Teks Sumber:
------------------------

Kaleidoskop 2023 : Ferdy Sambo Lolos dari Hukuman Mati, Tanggapan Pengamat Hukum hingga Politisi
Melalui akun Tiktok miliknya, Syarifah Ima mengungkapkan keinginannya melalui keterangan unggahannya
Penulis: Eko Sutriyanto
TRIBUNNEWS.COM, JAKARTA - Dalam sidang yang digelar di Pengadilan Negeri (PN) Jakarta Selatan, Senin (13/2/2023).
Majelis hakim menjatuhkan vonis hukuman mati mantan Kepala Divisi Profesi dan Pengamanan (Kadiv Propam) Polri Ferdy Sambo.
Majelis hakim menyatakan Ferdy Sambo terbukti bersalah dalam kematian Yosua Hutabarat.

------------------------

(Data hasil ekstraksi)
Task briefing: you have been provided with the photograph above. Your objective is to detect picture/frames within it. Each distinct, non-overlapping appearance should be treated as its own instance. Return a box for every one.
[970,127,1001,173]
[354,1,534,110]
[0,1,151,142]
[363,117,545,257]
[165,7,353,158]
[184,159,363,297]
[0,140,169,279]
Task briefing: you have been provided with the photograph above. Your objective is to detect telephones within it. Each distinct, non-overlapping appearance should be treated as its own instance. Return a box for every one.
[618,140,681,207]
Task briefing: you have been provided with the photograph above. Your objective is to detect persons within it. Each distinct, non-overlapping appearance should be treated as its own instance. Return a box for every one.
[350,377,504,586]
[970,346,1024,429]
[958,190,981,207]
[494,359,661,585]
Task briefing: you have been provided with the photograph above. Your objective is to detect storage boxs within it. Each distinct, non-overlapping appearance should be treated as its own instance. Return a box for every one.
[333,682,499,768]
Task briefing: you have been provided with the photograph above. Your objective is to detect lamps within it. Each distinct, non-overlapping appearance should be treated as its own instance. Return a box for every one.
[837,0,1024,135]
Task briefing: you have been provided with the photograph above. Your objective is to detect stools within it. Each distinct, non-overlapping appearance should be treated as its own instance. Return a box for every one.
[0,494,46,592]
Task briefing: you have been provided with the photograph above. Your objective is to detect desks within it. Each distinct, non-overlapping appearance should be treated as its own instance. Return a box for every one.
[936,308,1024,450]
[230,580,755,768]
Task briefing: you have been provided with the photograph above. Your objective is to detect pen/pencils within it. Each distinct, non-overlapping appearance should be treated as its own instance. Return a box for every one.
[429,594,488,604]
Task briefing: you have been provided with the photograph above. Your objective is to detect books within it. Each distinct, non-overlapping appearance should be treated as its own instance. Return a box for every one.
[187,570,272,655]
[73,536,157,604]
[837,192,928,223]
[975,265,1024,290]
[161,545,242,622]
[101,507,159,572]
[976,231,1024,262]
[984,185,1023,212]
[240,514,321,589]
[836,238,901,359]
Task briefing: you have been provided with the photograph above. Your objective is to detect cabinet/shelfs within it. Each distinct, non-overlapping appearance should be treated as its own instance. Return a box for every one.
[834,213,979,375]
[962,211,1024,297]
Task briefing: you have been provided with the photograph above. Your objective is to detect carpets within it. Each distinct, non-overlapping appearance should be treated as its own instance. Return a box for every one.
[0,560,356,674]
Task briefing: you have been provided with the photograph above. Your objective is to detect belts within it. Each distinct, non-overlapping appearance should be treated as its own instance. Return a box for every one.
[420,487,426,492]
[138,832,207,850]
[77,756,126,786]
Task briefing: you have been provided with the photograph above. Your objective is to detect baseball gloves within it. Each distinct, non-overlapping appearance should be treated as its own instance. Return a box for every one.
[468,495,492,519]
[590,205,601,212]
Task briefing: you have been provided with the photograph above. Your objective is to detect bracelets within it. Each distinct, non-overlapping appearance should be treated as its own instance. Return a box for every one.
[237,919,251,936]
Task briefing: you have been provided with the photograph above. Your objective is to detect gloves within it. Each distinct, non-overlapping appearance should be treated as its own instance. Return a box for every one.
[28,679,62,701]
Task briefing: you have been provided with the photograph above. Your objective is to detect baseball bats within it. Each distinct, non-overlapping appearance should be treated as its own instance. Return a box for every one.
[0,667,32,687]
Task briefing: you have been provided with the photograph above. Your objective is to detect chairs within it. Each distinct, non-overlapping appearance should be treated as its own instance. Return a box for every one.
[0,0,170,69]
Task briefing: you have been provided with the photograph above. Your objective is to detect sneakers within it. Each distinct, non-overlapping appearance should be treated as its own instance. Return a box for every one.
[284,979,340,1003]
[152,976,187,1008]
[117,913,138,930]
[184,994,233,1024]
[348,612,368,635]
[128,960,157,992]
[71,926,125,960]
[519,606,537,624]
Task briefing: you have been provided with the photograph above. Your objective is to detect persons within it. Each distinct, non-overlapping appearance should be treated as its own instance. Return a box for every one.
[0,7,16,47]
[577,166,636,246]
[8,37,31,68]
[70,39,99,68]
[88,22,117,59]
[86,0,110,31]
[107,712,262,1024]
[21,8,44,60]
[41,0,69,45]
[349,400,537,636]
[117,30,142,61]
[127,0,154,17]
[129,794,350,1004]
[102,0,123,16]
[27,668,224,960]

------------------------

Daftar Tugas:
- 1) Salin ulang persis bagian teks sumber, mulai dari "Kaleidoskop 2023 : Ferdy" dan berakhir pada "Polri Ferdy Sambo.".
- 2) Berdasarkan teks sumber, jelaskan dalam satu hingga tiga kalimat apa yang dinyatakan majelis hakim tentang Ferdy Sambo dan vonis apa yang dijatuhkan kepadanya.

Pembahasan Soal:
- 1)
Kaleidoskop 2023 : Ferdy Sambo Lolos dari Hukuman Mati, Tanggapan Pengamat Hukum hingga Politisi
Melalui akun Tiktok miliknya, Syarifah Ima mengungkapkan keinginannya melalui keterangan unggahannya
Penulis: Eko Sutriyanto
TRIBUNNEWS.COM, JAKARTA - Dalam sidang yang digelar di Pengadilan Negeri (PN) Jakarta Selatan, Senin (13/2/2023).
Majelis hakim menjatuhkan vonis hukuman mati mantan Kepala Divisi Profesi dan Pengamanan (Kadiv Propam) Polri Ferdy Sambo.

- 2) Dalam sidang di Pengadilan Negeri Jakarta Selatan pada Senin (13/2/2023), majelis hakim menyatakan Ferdy Sambo, mantan Kadiv Propam Polri, terbukti bersalah dalam kematian Yosua Hutabarat. Majelis hakim menjatuhkan vonis hukuman mati kepadanya.